What impact do different modeling methods have on the system? It is evident that each univariate series will have its own timeline. If multiple univariate series have the same timeline, it will lead to redundancy and waste of spatial resources; therefore, they should be stored as multivariate series.

In the future, IoTDB will attempt to identify whether a scenario is suitable for univariate or multivariate series. At this stage, users need to define it themselves.

In real applications, there will also be massive entities of the same type and model, each with the same set of physical quantities, such as a batch of identical vehicles or a batch of identical wind turbines. We call this a physical quantity template. Using physical quantity templates can significantly reduce the cost of metadata management.

Different types of sequences have different encoding and compression method choices to provide better compression rates. Among them, PLAIN is suitable for data with large variations, which is irregular and hard to predict. RLE is suitable for data with mostly the same values. TS_2DIFF is suitable for data with stable changes. GORILLA is suitable for floating-point numbers with small changes. DICTIONARY is suitable for TEXT types with small cardinality.

▶︎ Feature 3: From Time-Series Data Queries to Time-Series Data Processing

Storing data incurs costs for users, while analyzing the value within the data can create benefits for users. Therefore, it is essential for IoTDB to possess analytical capabilities, especially for analysis in the industrial domain. Can we assign analysis tasks and the processing of those tasks to IoTDB?

For databases, there are several opportunities for data analysis. The first opportunity is when data just arrives, which may undergo initial processing. When data arrives, IoTDB provides a computation model based on sliding windows and single points to achieve stateful and stateless computations. To limit computational complexity, IoTDB only allows analytical tasks to compute a single series or multiple series under one device.

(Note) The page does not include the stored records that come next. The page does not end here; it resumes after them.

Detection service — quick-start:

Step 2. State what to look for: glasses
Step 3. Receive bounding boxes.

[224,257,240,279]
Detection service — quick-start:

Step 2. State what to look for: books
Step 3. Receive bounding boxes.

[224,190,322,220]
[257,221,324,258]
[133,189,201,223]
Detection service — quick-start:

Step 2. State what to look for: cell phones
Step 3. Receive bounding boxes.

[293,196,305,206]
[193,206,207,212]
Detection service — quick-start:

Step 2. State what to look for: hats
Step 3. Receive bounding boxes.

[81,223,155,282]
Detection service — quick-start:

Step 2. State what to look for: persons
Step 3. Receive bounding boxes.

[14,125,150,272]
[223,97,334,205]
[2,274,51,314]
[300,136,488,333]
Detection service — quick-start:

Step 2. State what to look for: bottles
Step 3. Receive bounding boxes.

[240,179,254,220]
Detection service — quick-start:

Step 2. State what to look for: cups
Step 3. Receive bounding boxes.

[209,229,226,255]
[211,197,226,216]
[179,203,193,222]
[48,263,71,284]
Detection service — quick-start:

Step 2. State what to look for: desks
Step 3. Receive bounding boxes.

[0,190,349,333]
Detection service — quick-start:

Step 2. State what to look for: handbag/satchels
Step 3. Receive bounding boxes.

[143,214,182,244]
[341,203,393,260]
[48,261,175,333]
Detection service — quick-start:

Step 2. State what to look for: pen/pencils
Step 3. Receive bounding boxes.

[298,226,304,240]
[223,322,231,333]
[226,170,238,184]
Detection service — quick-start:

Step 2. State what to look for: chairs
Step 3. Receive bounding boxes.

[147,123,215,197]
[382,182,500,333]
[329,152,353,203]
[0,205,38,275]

The second opportunity occurs when data has been stored in the database but has not yet been queried. During this time, we can perform pre-analysis on the data, which can be represented by an index, aimed at allowing users to access data more quickly.

The third opportunity is during query computation, such as calculating the average value or absolute value of raw data. The concept of query-time computation in databases inevitably brings up user-defined functions (UDFs). For UDFs, there are two types of time-series data: one is UDTF (User Defined Time Series Function), which takes n series as input and outputs one series; the other is UDAF (User Defined Aggregate Function), which takes n series as input and outputs one point.

In recent years, we have been conducting research on the data quality of time-series data. By integrating UDFs with these algorithms into IoTDB, we have formed a set of IoTDB-Quality data quality algorithm library for time-series data, which is not strongly bound to IoTDB.

IoTDB supports user-defined down-sampling. If the down-sampling capabilities or functions provided by the system do not meet business needs, for example, using the average when data is dense and selecting maximum or minimum when data is sparse, then the DB’s down-sampling capability may not support such rich customizations, and custom functions can be used to implement this.

Additionally, one important industrial application of time-series data is real-time alerts. Once an alert occurs, a rapid response is required. However, in real applications, when observed values fall below specified thresholds, it can lead to a large number of alerts. To be usable in production, it is often necessary to filter out false alarms, which are anomalies caused by data fluctuations.

We use UDFs to address the issue of false alarms. For such alerts, we follow several steps: jump change clearance, threshold filtering, matching true alerts, anomaly degree calculation, anomaly alerting, and manual confirmation.